*** Opening of EXERCISE TEXT ***
Image copyright © by Marcus Trahan

How to Get Ahead in Advertising

(UK, 1989)

Richard E. Grant is a totally cynical and ruthless ad exec in London. He claims he knows how to sell anything, but for some reason a new campaign for an as-yet-unnamed pimple cream has him stymied. And then a boil appears on his shoulder. Yuck, right? But even worse, this boil has a face, and keeps growing. It begins to speak to him. He is institutionalized, but when he comes out he’s even worse. The boil begins to speak to him. (When the boil speaks, no one is ever looking at Grant’s lips, so it’s up to you to decide whether we’re just seeing his insanity as he sees it, or if the boil really does have a personality.)

SPOILER WARNING:

While he is in the hospital waiting for the boil to be lanced, it swells up rapidly and becomes a second head, identical to the first except it has a mustache. The new head overpowers the first one, and we hear the faint wails of the original head: “You’re going to cut off the wrong head!” The new man is much more ruthless than the original. He has no trouble coming up with a campaign strategy: First, make boils cool, so a lot more people get them, and then reverse course and suddenly you have a much larger base of people eager to buy your worthless pimple cream.

I expected a happy ending, with the old head emerging from the shoulder and setting about to right wrongs, but the writer was too canny for that. The new ad man triumphs, and has plans to destroy the world by selling useless, harmful products to the ignorant masses.

It’s a brilliant satire, wildly funny most of the time, actually a little poignant here and there despite the wild premise. It was produced by George Harrison’s HandMade Films, which he started just to make the first Monty Python movie, and continued with a small number of universally high-quality and often very offbeat movies that couldn’t find a home elsewhere.
*** Close of EXERCISE TEXT ***
*** Opening of RAW DATA ***
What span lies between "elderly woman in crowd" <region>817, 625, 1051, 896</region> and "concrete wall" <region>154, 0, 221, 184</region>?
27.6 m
*** Close of RAW DATA ***
**WHAT YOU NEED TO DO**.
(A) In the film review above, copy everything from "While he is" down to "worthless pimple cream.".
(B) Do these statements agree with the film review? Answer yes or no for each, and quote the words from the review that decide it.
(i) The boil first appears on the ad exec's shoulder.
(ii) The second head differs from the first only by having a beard.
(iii) In the end, the original head comes back and the new ad man is defeated.
(C) List every person the film review names.

**PER-TASK OUTPUTS**.
(A)
While he is in the hospital waiting for the boil to be lanced, it swells up rapidly and becomes a second head, identical to the first except it has a mustache. The new head overpowers the first one, and we hear the faint wails of the original head: “You’re going to cut off the wrong head!” The new man is much more ruthless than the original. He has no trouble coming up with a campaign strategy: First, make boils cool, so a lot more people get them, and then reverse course and suddenly you have a much larger base of people eager to buy your worthless pimple cream.

(B)
(i) Yes: "And then a boil appears on his shoulder."
(ii) No: "identical to the first except it has a mustache."
(iii) No: "The new ad man triumphs, and has plans to destroy the world by selling useless, harmful products to the ignorant masses."

(C) Marcus Trahan, Richard E. Grant, George Harrison